Two cities, two weddings = one couple

Kelly Orians and Thomas Frampton had two weddings in two cities in one day.

"It was all about keeping our family and friends safe and healthy during this pandemic," said Frampton, 37, a law professor at the University of Virginia.

Frampton, whose parents live in Washington, and Orians, 34, whose parents live in New Orleans, had a wedding in each of those cities on Nov. 7, so that family members would not have to risk traveling during the coronavirus pandemic.

Had the couple, who currently split their time between Charlottesville, Va., and New Orleans, picked just one city, then one set of parents would have had to travel almost 1,100 miles for the wedding. "So we did the traveling for them," said Orians, co-director of the First 72+, a program in New Orleans that helps ease the transition from incarceration to everyday life. She graduated from the University of Colorado at Boulder and received a law degree from the University of California, Los Angeles.

"Doing two events 1,000 miles apart on the same day might seem unorthodox, but we wanted it to feel like both families were part of the same ceremony," said Orians, who met Frampton in 2015 in New Orleans, when they were both public defenders. Each had a significant other at that time, so they settled on becoming friends.

Four years later, the public defenders were brought together by a mutual friend in trouble with the law, their lives now in a completely different place. They were both single and while Orians was busy running First 72+, Frampton, then a lecturer of law at Harvard, was living in Cambridge, Mass.

REACHED OUT

Orians was appointed to represent their mutual friend, who had spent four years behind bars and was living life as a free man in New Orleans until authorities belatedly accused him of starting a riot at one point during his incarceration. Frampton, who had more trial experience and had successfully defended the same client on his earlier cases, quickly reached out to Orians to offer help, which she gladly accepted.

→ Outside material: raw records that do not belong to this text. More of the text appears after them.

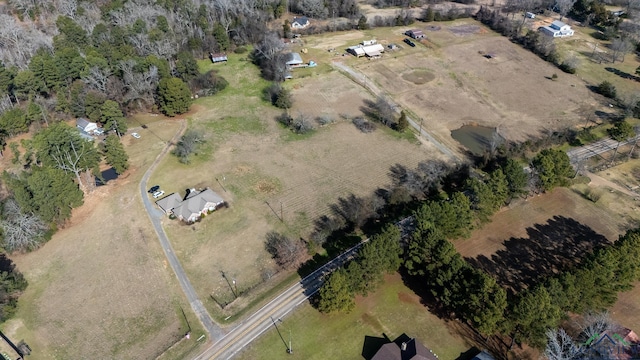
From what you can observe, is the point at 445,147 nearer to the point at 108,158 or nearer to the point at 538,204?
the point at 538,204

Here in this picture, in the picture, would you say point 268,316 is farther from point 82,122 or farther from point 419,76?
point 419,76

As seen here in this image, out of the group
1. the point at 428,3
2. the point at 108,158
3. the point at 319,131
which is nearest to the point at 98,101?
the point at 108,158

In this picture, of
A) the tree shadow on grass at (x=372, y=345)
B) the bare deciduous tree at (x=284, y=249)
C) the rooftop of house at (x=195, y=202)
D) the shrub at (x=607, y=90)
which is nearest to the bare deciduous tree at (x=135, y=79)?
the rooftop of house at (x=195, y=202)

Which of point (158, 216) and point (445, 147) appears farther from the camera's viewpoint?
point (445, 147)

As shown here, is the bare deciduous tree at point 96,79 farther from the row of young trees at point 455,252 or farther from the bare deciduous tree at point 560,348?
the bare deciduous tree at point 560,348

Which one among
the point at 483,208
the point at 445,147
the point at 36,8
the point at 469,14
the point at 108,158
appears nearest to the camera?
the point at 483,208

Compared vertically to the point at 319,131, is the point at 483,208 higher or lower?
higher

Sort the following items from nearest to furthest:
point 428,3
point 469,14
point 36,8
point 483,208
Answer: point 483,208, point 36,8, point 469,14, point 428,3

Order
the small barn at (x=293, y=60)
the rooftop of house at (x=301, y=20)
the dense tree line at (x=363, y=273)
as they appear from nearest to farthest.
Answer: the dense tree line at (x=363, y=273) → the small barn at (x=293, y=60) → the rooftop of house at (x=301, y=20)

"To be honest, when we first started talking, I was really intimidated by Kelly, who is a wildly impressive person," Frampton said. "In a world of criminal justice performers, she was an incredibly formidable and successful person."

Frampton agreed to be a co-counsel with Orians on the case.

Although the charges were eventually dropped, there was still a case to be made for a potential love story between the two lawyers. Orians set this in motion by "working up the nerve," as she put it, to ask Frampton if he would escort her to a Mardi Gras ball in New Orleans, which became their first date.

"Since that day, there has always been an ease between us," said Frampton, who graduated from Yale, from which he also has a master's degree in American studies. He earned a law degree from University of California, Berkeley, School of Law.

"In fact, I know that she is always going to push me," he said. "She's going to challenge me my whole life."

In August, Frampton emerged from quarantine with Orians, and shortly thereafter proposed to her in Rehoboth Beach, Del., while on vacation.

"We knew we definitely wanted to get married, though we didn't want a long engagement," Orians said. "Based on what we had been through with covid, we had become fearful of our respective families risking their lives just to see us."

They devised their unusual wedding plan, a doubleheader of sorts, with the biggest stars outfitted in a white polka dot wedding dress and dark tuxedo.

It all began on Orians' home turf, in the early morning hours of Nov. 7 in New Orleans, on the steps of the Orleans Parish Criminal District Court, where Judge Nandi Campbell officiated before seven guests, including the bride's parents, Constance Orians and Gregory Orians.

In a nod to their beloved New Orleans Saints football team, the bride recited her vows behind a gold sequin mask; the groom did the same behind a black sequin mask.

MADE A BEELINE

Shortly after, the couple made a beeline for the airport and took an early afternoon flight to Charlotte, N.C., where they had a brief layover before boarding another plane to Washington.

During the flight to Washington, the bride switched from white strappy stilettos to a pair of light blue hightop converse sneakers, decorated with fake flowers to match her bouquet of sunflowers, daisies and red roses.

They arrived at Bishop's Garden at Washington National Cathedral before sundown, and soon after had their legal wedding -- a Quaker-style, self-uniting ceremony led by their friends, Anne L. Kendall and David Kendall. The intimate ceremony, with five guests in attendance, included the groom's parents, Betsy Karel and George Frampton Jr.; his stepmother, Carla D'Arista; the groom's brother, Adam Frampton; and his sister-in-law, Karolina Czeczek.

After the ceremony, the couple returned to their hotel, about five blocks from the White House, when they happened upon scores of people dancing in the streets and car horns blaring in celebration of Joe Biden's election to the presidency.

"After we dropped our bags at the room we decided to go for a stroll through Black Lives Matter Plaza," the groom said. "It was an awfully fun reception, and we got lots of undeserved applause from well-wishers and celebrants."